Analog signals — counting possibilities over a continuous range. If an analog signal can vary anywhere between 0 V and 5 V, how many distinct analog values are possible in theory?

Difficulty: Easy

Correct Answer: infinite

Explanation:


Introduction / Context:
Analog signals, in theory, can assume any real-valued amplitude within a specified range.
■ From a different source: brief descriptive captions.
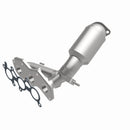 360 Degree Image Set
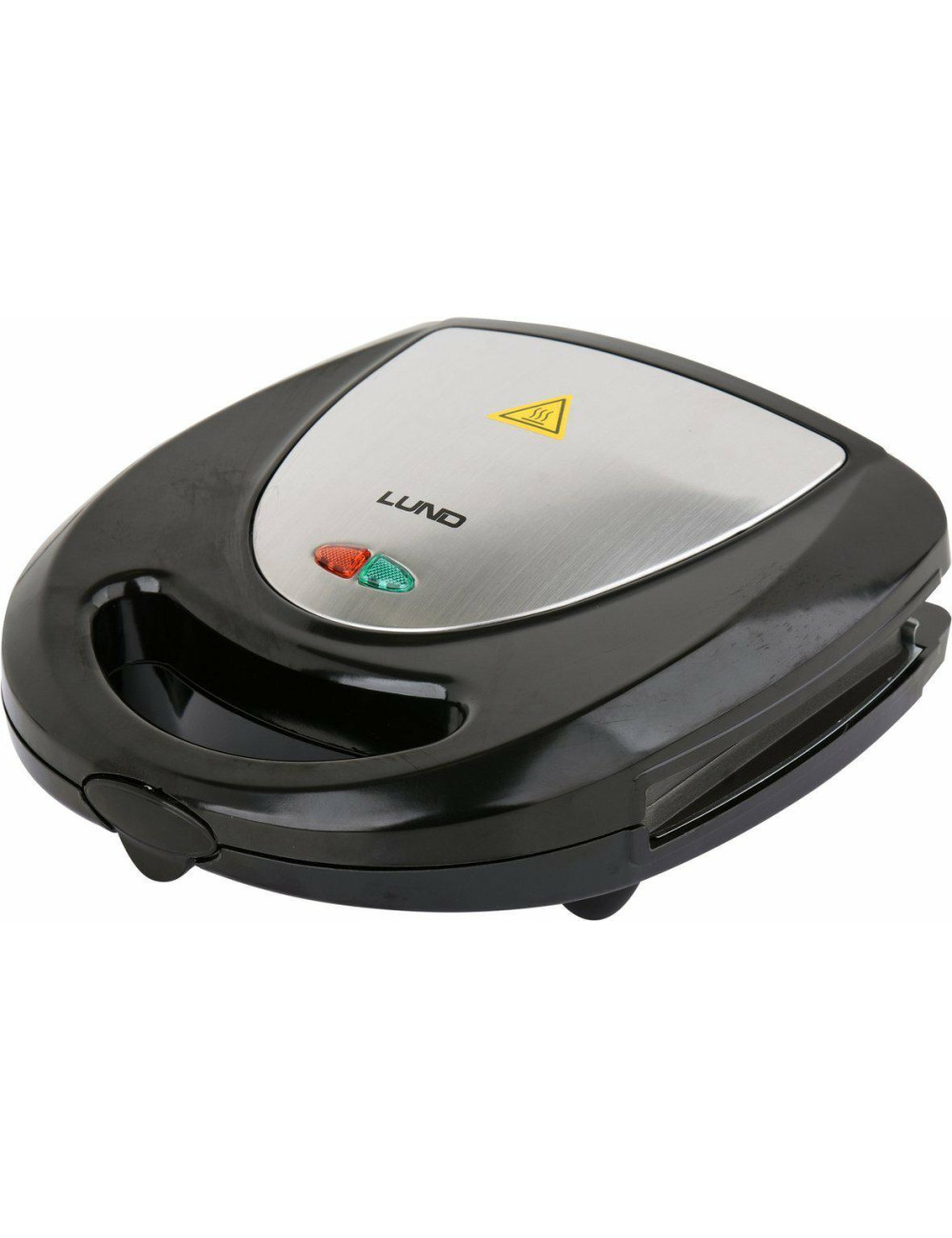 LUND OPIEKACZ 760W 3w1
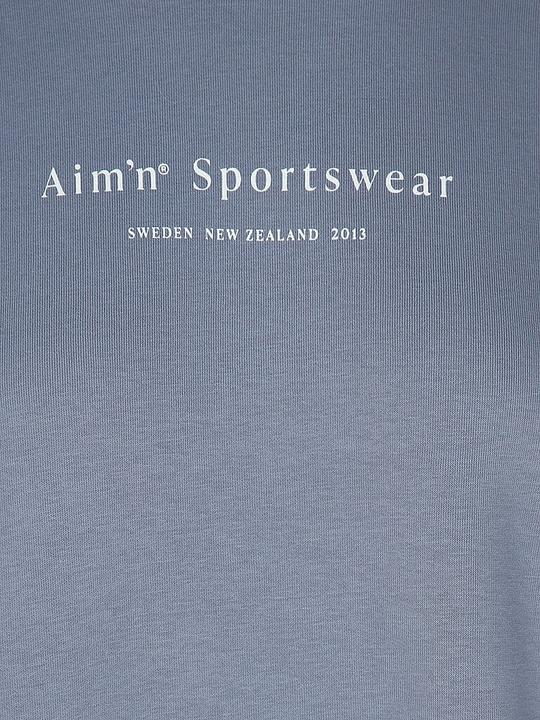 Produktbild Aim'n Sweater Serif (S)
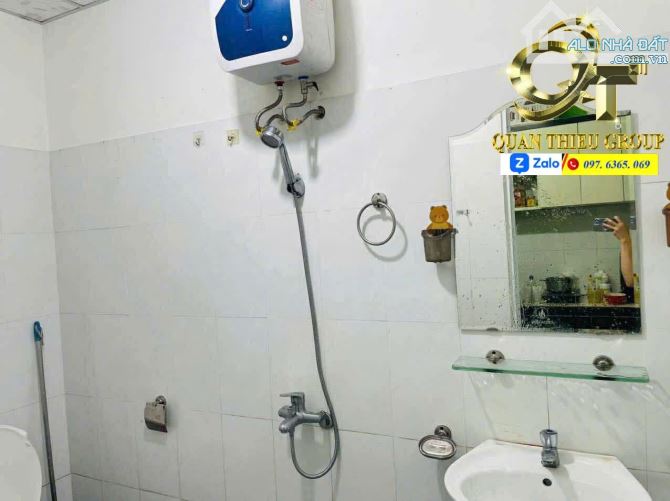 CHO THUÊ CĂN HỘ VINCOLAND, XUÂN PHÚ, TP HUẾ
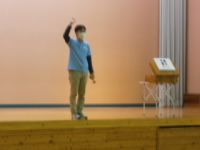 20211208kendama001.JPG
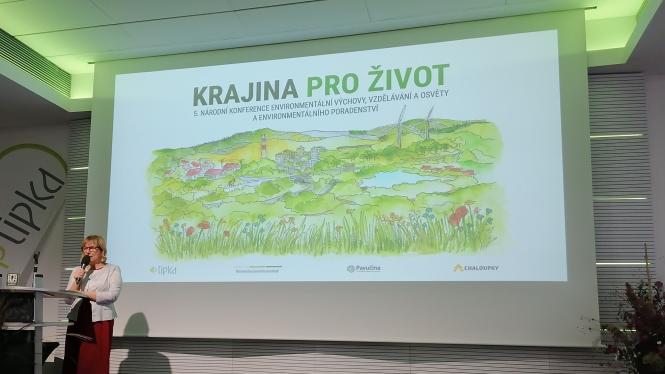 konference_EVVO.jpg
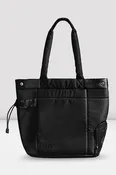 Bloch Petite Studio Dance Bag
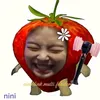 juliacostategner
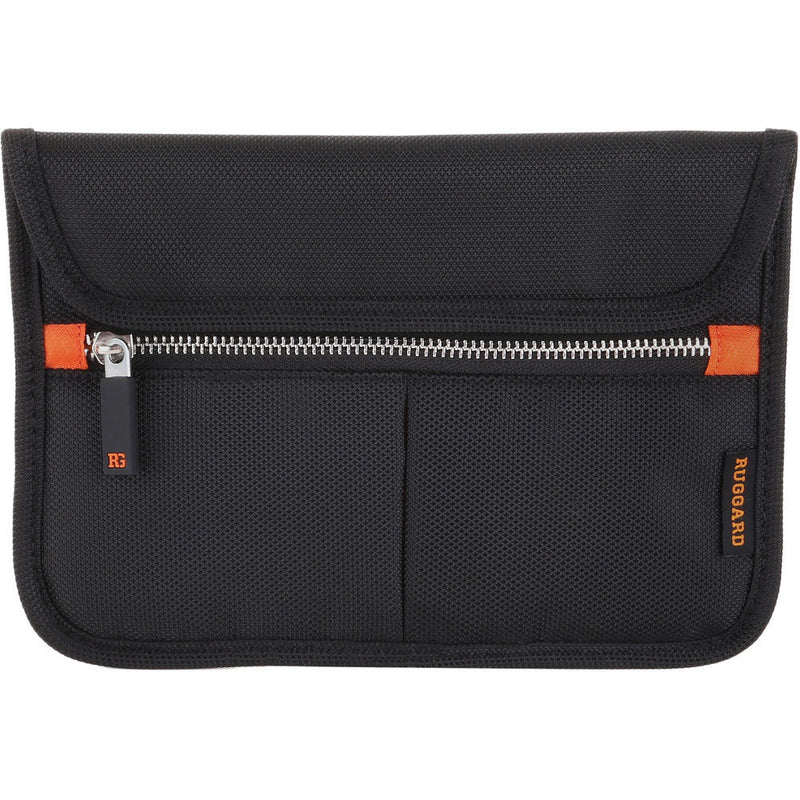 Ruggard Slim 10" Tablet Sleeve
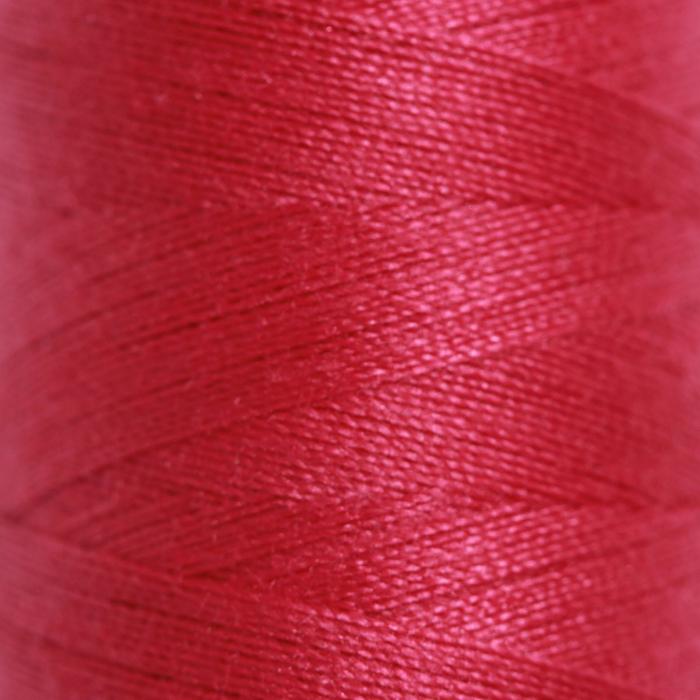 Нитки Dor Tak, 40/2, 400 ярд, цвет розовый №143
Нитки Dor Tak, 40/2, 400 ярд, цвет розовый №143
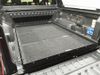 Ford Ranger 3.0D V6 WILDTRAK AWD A/T D/C P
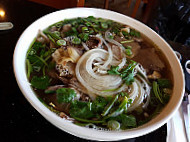 Pho Little Saigon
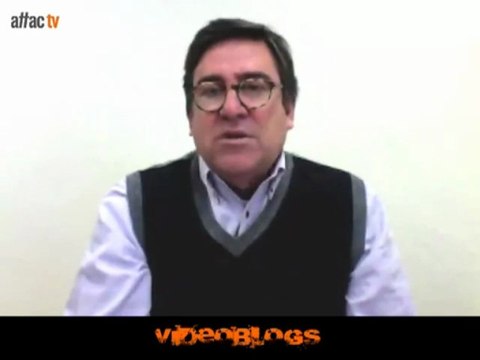 Juan Torres López - Las políticas económicas en la unión Europa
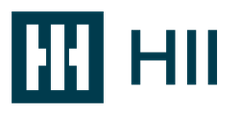 HUNTINGTON INGALLS INDUSTRIES, INC. logo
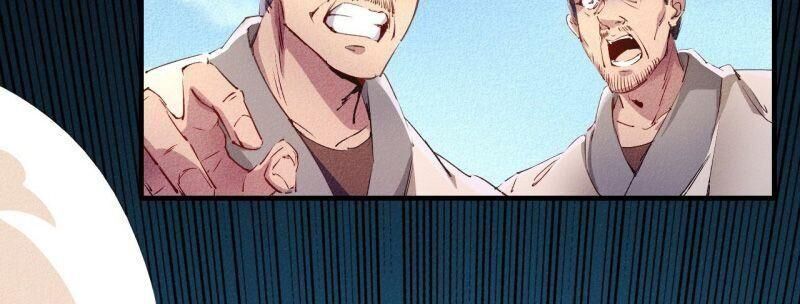 võ đạo chiến thần chapter 2 2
Unlike digital signals that restrict values to a finite set of levels, analog amplitudes are continuous, leading to an uncountably infinite set of possibilities in mathematics (within noise and bandwidth limits in practice).


Given Data / Assumptions:

  • Amplitude limits: 0 V to 5 V inclusive.
  • Idealized measurement (no quantization, infinite resolution).
  • No discretization via ADC is applied.


Concept / Approach:
A continuous interval on the real number line contains infinitely many values. Any subinterval, no matter how small, can be subdivided indefinitely. Therefore, the theoretical count of distinct analog levels is infinite. Finite counts only appear after quantization (e.g., an N-bit ADC yields 2^N discrete codes).


Step-by-Step Reasoning:

Model the range as the real interval [0, 5].Between any two amplitudes, another amplitude exists (density of reals).Therefore, the set of possible values is infinite.


Verification / Alternative check:
Compare with a 10-bit ADC: 2^10 = 1024 discrete codes approximate 0–5 V but do not make it truly continuous. Removing quantization restores the infinite set. Laboratory instruments with higher resolution approach but never reach perfect continuity; the theoretical model remains infinite.


Why Other Options Are Wrong:

  • 5, 50, 250, 1024: each presumes discretization (step counts). These apply only when a quantizer (ADC, DAC step size) is specified.


Common Pitfalls:

  • Confusing device resolution (finite) with the mathematical nature of analog signals (continuous).